> **Aim**:
Reproduce every line of the listing below verbatim, omitting the pictures from your output.

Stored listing
□ □ □

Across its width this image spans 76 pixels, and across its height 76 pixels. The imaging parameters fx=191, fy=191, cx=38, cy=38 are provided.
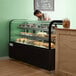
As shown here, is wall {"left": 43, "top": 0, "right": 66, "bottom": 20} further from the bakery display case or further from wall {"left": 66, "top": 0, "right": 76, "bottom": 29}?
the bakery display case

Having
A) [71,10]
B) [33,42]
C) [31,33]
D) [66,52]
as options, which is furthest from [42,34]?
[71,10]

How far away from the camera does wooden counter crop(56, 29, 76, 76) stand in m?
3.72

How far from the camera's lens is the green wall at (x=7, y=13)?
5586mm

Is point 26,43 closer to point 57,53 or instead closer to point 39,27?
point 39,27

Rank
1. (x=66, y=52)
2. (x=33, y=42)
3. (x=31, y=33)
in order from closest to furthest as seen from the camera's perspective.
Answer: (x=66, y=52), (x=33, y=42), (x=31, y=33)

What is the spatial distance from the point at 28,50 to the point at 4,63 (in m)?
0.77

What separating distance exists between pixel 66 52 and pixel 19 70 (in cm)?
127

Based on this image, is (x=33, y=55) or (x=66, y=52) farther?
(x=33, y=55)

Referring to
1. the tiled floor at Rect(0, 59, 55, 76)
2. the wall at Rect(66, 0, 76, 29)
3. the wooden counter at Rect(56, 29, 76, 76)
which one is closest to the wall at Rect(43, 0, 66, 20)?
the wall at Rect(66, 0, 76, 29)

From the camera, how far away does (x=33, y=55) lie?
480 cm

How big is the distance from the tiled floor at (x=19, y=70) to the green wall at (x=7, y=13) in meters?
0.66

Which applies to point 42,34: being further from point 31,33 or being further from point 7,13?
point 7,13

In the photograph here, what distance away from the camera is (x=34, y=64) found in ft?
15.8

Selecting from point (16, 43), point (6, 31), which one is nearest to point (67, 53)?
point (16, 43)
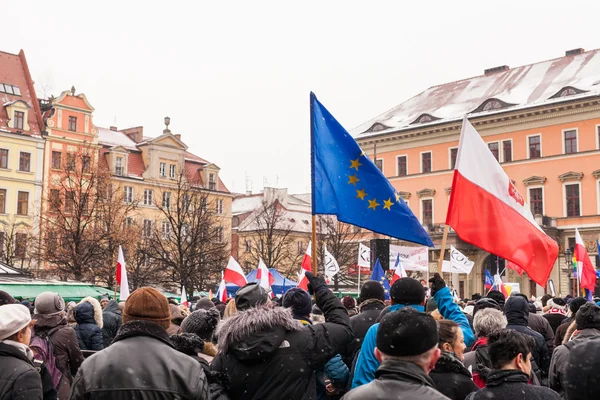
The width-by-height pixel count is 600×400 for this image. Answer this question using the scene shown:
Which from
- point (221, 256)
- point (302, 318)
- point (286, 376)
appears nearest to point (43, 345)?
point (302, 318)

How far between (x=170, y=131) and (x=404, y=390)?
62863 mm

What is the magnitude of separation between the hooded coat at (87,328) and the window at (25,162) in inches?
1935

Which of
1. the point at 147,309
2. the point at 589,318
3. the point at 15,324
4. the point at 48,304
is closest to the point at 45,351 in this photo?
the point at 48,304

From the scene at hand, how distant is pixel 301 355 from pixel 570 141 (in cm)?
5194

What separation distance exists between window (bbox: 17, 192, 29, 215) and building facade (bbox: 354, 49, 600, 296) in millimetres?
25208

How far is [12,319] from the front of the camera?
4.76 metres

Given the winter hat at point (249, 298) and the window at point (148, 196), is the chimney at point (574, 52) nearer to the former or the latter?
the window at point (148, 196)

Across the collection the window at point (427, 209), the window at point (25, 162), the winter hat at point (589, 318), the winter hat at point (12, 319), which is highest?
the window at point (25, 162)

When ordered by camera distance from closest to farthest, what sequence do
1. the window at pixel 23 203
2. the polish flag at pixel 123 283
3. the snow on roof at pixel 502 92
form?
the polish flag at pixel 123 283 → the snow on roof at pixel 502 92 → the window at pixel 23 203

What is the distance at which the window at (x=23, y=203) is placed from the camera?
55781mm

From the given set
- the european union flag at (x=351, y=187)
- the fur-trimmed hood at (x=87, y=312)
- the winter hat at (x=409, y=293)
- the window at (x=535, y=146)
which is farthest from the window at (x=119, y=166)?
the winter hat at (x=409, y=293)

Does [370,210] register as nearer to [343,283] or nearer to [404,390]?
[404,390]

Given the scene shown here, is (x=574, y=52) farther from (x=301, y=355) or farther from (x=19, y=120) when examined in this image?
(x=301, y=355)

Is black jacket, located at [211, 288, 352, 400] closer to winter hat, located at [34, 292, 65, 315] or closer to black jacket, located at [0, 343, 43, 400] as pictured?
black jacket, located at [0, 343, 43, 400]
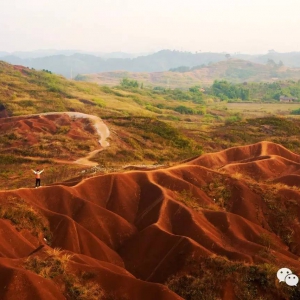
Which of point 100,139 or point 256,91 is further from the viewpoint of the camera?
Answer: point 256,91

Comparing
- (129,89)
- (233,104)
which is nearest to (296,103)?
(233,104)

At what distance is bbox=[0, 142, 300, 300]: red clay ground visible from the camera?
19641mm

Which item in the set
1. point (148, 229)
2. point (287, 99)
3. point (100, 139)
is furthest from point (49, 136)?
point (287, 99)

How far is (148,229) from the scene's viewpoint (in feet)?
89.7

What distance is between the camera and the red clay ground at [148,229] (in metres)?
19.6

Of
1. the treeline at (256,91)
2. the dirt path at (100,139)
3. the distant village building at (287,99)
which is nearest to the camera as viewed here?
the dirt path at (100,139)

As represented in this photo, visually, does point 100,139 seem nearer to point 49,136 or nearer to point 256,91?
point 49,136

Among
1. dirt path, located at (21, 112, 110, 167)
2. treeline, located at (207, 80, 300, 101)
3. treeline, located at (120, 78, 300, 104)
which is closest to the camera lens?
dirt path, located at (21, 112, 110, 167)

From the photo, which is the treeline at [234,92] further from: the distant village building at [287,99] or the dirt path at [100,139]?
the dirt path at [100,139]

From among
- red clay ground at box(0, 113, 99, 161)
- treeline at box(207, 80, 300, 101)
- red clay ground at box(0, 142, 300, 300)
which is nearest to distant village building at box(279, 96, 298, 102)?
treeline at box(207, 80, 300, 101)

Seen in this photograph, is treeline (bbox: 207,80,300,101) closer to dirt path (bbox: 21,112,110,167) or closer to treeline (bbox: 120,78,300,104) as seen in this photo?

□ □ □

> **Written solution**:
Across its width this image spans 76 pixels, and across its height 76 pixels. The imaging parameters fx=191, fy=191, cx=38, cy=38 are provided.
As shown here, is wall {"left": 43, "top": 0, "right": 66, "bottom": 20} further from the bakery display case or further from wall {"left": 66, "top": 0, "right": 76, "bottom": 29}?
the bakery display case

Having
A) [71,10]
B) [33,42]
C) [31,33]
D) [66,52]
as options, which is furthest from [42,34]?
[71,10]

How far away from the camera does wooden counter crop(56, 29, 76, 76) stand in m?
3.72

How far from the camera's lens is the green wall at (x=7, y=13)?
5586mm

Is point 26,43 closer to point 57,53 or instead closer to point 39,27?
point 39,27

Rank
1. (x=66, y=52)
2. (x=33, y=42)
3. (x=31, y=33)
in order from closest to furthest as seen from the camera's perspective.
Answer: (x=66, y=52), (x=33, y=42), (x=31, y=33)

What is the spatial distance from the point at 28,50 to the point at 4,63 (in m)?
0.77

What separating distance exists between pixel 66 52 and pixel 19 70 (in cm)?
127

Based on this image, is (x=33, y=55) or (x=66, y=52) farther?
(x=33, y=55)

Referring to
1. the tiled floor at Rect(0, 59, 55, 76)
2. the wall at Rect(66, 0, 76, 29)
3. the wooden counter at Rect(56, 29, 76, 76)
which one is closest to the wall at Rect(43, 0, 66, 20)?
the wall at Rect(66, 0, 76, 29)

From the camera, how far away does (x=33, y=55) lie?
480 cm

How big is the distance from the tiled floor at (x=19, y=70) to the green wall at (x=7, y=13) in meters?
0.66

Which applies to point 42,34: being further from point 31,33 or being further from point 7,13?
point 7,13

In the photograph here, what distance away from the camera is (x=34, y=64) found in ft?
15.8

Selecting from point (16, 43), point (6, 31), which one is nearest to point (67, 53)?
point (16, 43)
The width-by-height pixel count is 600×400 for this image. Answer this question using the scene shown:
Which from
- point (221, 256)
- point (302, 318)
- point (286, 376)
appears nearest to point (43, 345)?
point (302, 318)

How far between (x=170, y=131) and (x=404, y=390)?
62863 mm

What is the magnitude of separation between the hooded coat at (87,328) and the window at (25,162) in inches?
1935

Which of
1. the point at 147,309
2. the point at 589,318
3. the point at 15,324
4. the point at 48,304
is closest to the point at 45,351 in this photo?
the point at 48,304

From the scene at hand, how distant is pixel 301 355 from pixel 570 141 (in cm)?
5194

What separation distance exists between window (bbox: 17, 192, 29, 215) and building facade (bbox: 354, 49, 600, 296) in millimetres?
25208

How far is [12,319] from the front of the camera?
4.76 metres

Given the winter hat at point (249, 298) and the window at point (148, 196), is the chimney at point (574, 52) nearer to the former or the latter?
the window at point (148, 196)

Across the collection the window at point (427, 209), the window at point (25, 162), the winter hat at point (589, 318), the winter hat at point (12, 319), which is highest?
the window at point (25, 162)

When ordered by camera distance from closest to farthest, what sequence do
1. the window at pixel 23 203
2. the polish flag at pixel 123 283
3. the snow on roof at pixel 502 92
form?
the polish flag at pixel 123 283 → the snow on roof at pixel 502 92 → the window at pixel 23 203

What is the distance at which the window at (x=23, y=203) is placed from the camera?
55781mm

From the given set
- the european union flag at (x=351, y=187)
- the fur-trimmed hood at (x=87, y=312)
- the winter hat at (x=409, y=293)
- the window at (x=535, y=146)
which is farthest from the window at (x=119, y=166)?
the winter hat at (x=409, y=293)

Does [370,210] register as nearer to [343,283] or nearer to [404,390]?
[404,390]

Given the scene shown here, is (x=574, y=52) farther from (x=301, y=355) or farther from (x=19, y=120) when examined in this image?
(x=301, y=355)

Is black jacket, located at [211, 288, 352, 400] closer to winter hat, located at [34, 292, 65, 315] or closer to black jacket, located at [0, 343, 43, 400] as pictured?
black jacket, located at [0, 343, 43, 400]
Which of point 100,139 or point 256,91 is further from the viewpoint of the camera?
Answer: point 256,91

Comparing
- (129,89)
- (233,104)
which is nearest to (296,103)?
(233,104)

At what distance is bbox=[0, 142, 300, 300]: red clay ground visible from the camera?
19641mm

Which item in the set
1. point (148, 229)
2. point (287, 99)
3. point (100, 139)
is furthest from point (49, 136)?
point (287, 99)

How far is (148,229) from the scene's viewpoint (in feet)?
89.7

What distance is between the camera and the red clay ground at [148,229] (in metres)?
19.6

Of
1. the treeline at (256,91)
2. the dirt path at (100,139)
3. the distant village building at (287,99)
which is nearest to the camera as viewed here?
the dirt path at (100,139)

As represented in this photo, visually, does point 100,139 seem nearer to point 49,136 or nearer to point 256,91?
point 49,136

Among
1. dirt path, located at (21, 112, 110, 167)
2. treeline, located at (207, 80, 300, 101)
3. treeline, located at (120, 78, 300, 104)
which is closest to the camera lens?
dirt path, located at (21, 112, 110, 167)

From the photo, which is the treeline at [234,92] further from: the distant village building at [287,99] or the dirt path at [100,139]?
the dirt path at [100,139]

From among
- red clay ground at box(0, 113, 99, 161)
- treeline at box(207, 80, 300, 101)
- red clay ground at box(0, 142, 300, 300)
which is nearest to distant village building at box(279, 96, 298, 102)?
treeline at box(207, 80, 300, 101)

Seen in this photograph, is treeline (bbox: 207,80,300,101) closer to dirt path (bbox: 21,112,110,167) or closer to treeline (bbox: 120,78,300,104) as seen in this photo?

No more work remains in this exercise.